• EXERCISE DIRECTIONS: Transcribe the records that follow. Keep every word exactly, and drop the pictures.

(Source data)
▬▬▬
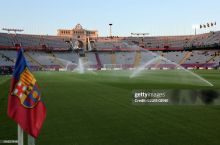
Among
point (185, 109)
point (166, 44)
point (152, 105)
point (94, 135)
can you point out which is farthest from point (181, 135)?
point (166, 44)

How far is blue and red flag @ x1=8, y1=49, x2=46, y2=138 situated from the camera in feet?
18.1

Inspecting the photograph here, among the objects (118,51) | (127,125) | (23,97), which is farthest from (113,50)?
(23,97)

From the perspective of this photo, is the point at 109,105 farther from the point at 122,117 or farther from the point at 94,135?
the point at 94,135

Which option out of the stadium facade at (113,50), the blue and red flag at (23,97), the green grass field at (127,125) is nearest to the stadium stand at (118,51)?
the stadium facade at (113,50)

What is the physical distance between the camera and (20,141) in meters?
5.55

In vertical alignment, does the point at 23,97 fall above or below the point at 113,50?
below

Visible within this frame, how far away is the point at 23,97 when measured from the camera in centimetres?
554

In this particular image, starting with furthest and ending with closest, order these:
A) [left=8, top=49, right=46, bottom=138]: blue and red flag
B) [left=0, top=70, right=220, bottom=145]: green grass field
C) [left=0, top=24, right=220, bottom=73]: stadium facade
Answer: [left=0, top=24, right=220, bottom=73]: stadium facade < [left=0, top=70, right=220, bottom=145]: green grass field < [left=8, top=49, right=46, bottom=138]: blue and red flag

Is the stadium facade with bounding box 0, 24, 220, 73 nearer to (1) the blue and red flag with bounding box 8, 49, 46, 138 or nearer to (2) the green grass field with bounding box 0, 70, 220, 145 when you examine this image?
(2) the green grass field with bounding box 0, 70, 220, 145

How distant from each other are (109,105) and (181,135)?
24.1ft

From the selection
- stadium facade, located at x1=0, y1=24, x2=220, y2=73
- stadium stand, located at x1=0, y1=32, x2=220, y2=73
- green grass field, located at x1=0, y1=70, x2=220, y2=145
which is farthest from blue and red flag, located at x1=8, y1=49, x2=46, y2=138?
stadium stand, located at x1=0, y1=32, x2=220, y2=73

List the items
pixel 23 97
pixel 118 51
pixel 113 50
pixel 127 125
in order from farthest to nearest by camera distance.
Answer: pixel 118 51 → pixel 113 50 → pixel 127 125 → pixel 23 97

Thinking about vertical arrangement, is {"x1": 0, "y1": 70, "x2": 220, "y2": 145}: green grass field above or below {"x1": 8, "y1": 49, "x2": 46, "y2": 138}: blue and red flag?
below

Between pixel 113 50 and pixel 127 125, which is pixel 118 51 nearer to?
pixel 113 50
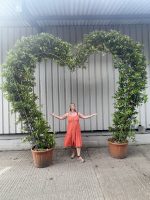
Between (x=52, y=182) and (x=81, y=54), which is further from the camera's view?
(x=81, y=54)

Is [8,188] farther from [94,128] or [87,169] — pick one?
[94,128]

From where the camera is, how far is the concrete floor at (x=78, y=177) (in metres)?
5.15

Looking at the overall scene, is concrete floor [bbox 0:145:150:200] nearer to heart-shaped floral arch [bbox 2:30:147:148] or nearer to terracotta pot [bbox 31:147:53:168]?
terracotta pot [bbox 31:147:53:168]

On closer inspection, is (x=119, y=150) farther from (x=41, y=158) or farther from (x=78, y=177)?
(x=41, y=158)

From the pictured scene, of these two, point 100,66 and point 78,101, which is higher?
point 100,66

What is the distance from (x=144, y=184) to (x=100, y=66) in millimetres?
4165

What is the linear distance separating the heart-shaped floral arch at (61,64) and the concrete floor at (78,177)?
70cm

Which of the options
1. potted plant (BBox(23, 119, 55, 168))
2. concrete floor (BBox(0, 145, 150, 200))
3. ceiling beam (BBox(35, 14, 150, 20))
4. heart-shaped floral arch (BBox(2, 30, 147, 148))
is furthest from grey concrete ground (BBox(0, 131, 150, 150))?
ceiling beam (BBox(35, 14, 150, 20))

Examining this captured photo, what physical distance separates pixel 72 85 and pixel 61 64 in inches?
61.4

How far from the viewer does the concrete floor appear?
5152mm

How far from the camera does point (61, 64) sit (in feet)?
23.4

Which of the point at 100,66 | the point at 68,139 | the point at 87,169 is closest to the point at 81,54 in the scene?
the point at 100,66

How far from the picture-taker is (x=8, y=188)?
5527mm

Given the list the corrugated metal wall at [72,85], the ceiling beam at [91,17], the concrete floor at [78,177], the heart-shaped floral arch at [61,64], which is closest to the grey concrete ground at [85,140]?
▬▬▬
• EXERCISE OUTPUT:
Among
point (185, 109)
point (166, 44)
point (152, 105)
point (94, 135)
can you point out which is farthest from point (181, 135)?
point (166, 44)

How far is blue and red flag @ x1=8, y1=49, x2=46, y2=138 situated from the camera in feet?
18.1

Inspecting the photograph here, among the objects (118,51) | (127,125) | (23,97), which is farthest from (113,50)?
(23,97)

From the perspective of this photo, is the point at 109,105 farther from the point at 122,117 or farther from the point at 94,135?
the point at 94,135

Which option out of the stadium facade at (113,50), the blue and red flag at (23,97), the green grass field at (127,125) is nearest to the stadium stand at (118,51)?
the stadium facade at (113,50)

What is the physical distance between the camera and (20,141) in meters?
5.55

In vertical alignment, does the point at 23,97 fall above or below the point at 113,50?
below

Visible within this frame, how far away is the point at 23,97 when measured from the camera in centimetres?
554

In this particular image, starting with furthest and ending with closest, order these:
A) [left=8, top=49, right=46, bottom=138]: blue and red flag
B) [left=0, top=70, right=220, bottom=145]: green grass field
C) [left=0, top=24, right=220, bottom=73]: stadium facade
Answer: [left=0, top=24, right=220, bottom=73]: stadium facade < [left=0, top=70, right=220, bottom=145]: green grass field < [left=8, top=49, right=46, bottom=138]: blue and red flag

Is the stadium facade with bounding box 0, 24, 220, 73 nearer to (1) the blue and red flag with bounding box 8, 49, 46, 138 or nearer to (2) the green grass field with bounding box 0, 70, 220, 145 when you examine this image?
(2) the green grass field with bounding box 0, 70, 220, 145

How distant from each other are (109,105) and (181,135)?
24.1ft

From the selection
- stadium facade, located at x1=0, y1=24, x2=220, y2=73
- stadium stand, located at x1=0, y1=32, x2=220, y2=73
- green grass field, located at x1=0, y1=70, x2=220, y2=145
which is farthest from blue and red flag, located at x1=8, y1=49, x2=46, y2=138?
stadium stand, located at x1=0, y1=32, x2=220, y2=73

List the items
pixel 23 97
pixel 118 51
pixel 113 50
pixel 127 125
in order from farthest to nearest by camera distance.
Answer: pixel 118 51 → pixel 113 50 → pixel 127 125 → pixel 23 97

Thinking about vertical arrangement, is {"x1": 0, "y1": 70, "x2": 220, "y2": 145}: green grass field above or below {"x1": 8, "y1": 49, "x2": 46, "y2": 138}: blue and red flag?
below

Between pixel 113 50 and pixel 127 125, which is pixel 118 51 nearer to?
pixel 113 50
Between (x=52, y=182) and (x=81, y=54), which is further from the camera's view?
(x=81, y=54)

Is [8,188] farther from [94,128] or [87,169] — pick one?
[94,128]

From where the camera is, how far is the concrete floor at (x=78, y=177) (in metres)?
5.15

Looking at the overall scene, is concrete floor [bbox 0:145:150:200] nearer to heart-shaped floral arch [bbox 2:30:147:148] or nearer to terracotta pot [bbox 31:147:53:168]?
terracotta pot [bbox 31:147:53:168]

On closer inspection, is (x=119, y=150) farther from (x=41, y=158) or farther from (x=78, y=177)?
(x=41, y=158)

From the pictured scene, of these two, point 100,66 and point 78,101, which is higher?
point 100,66

What is the distance from (x=144, y=184) to (x=100, y=66) in millimetres?
4165

What is the linear distance separating the heart-shaped floral arch at (61,64) and the concrete floor at (78,177)?
70cm

Which of the options
1. potted plant (BBox(23, 119, 55, 168))
2. concrete floor (BBox(0, 145, 150, 200))
3. ceiling beam (BBox(35, 14, 150, 20))
4. heart-shaped floral arch (BBox(2, 30, 147, 148))
is furthest from grey concrete ground (BBox(0, 131, 150, 150))?
ceiling beam (BBox(35, 14, 150, 20))

Examining this captured photo, what physical distance separates pixel 72 85 and pixel 61 64 in inches?
61.4

How far from the viewer does the concrete floor appear?
5152mm

How far from the camera does point (61, 64) sit (in feet)?
23.4

Which of the point at 100,66 | the point at 68,139 | the point at 87,169 is closest to the point at 81,54 in the scene?
the point at 100,66

How far from the picture-taker is (x=8, y=188)?
5527mm

Given the list the corrugated metal wall at [72,85], the ceiling beam at [91,17], the concrete floor at [78,177], the heart-shaped floral arch at [61,64], which is closest to the grey concrete ground at [85,140]?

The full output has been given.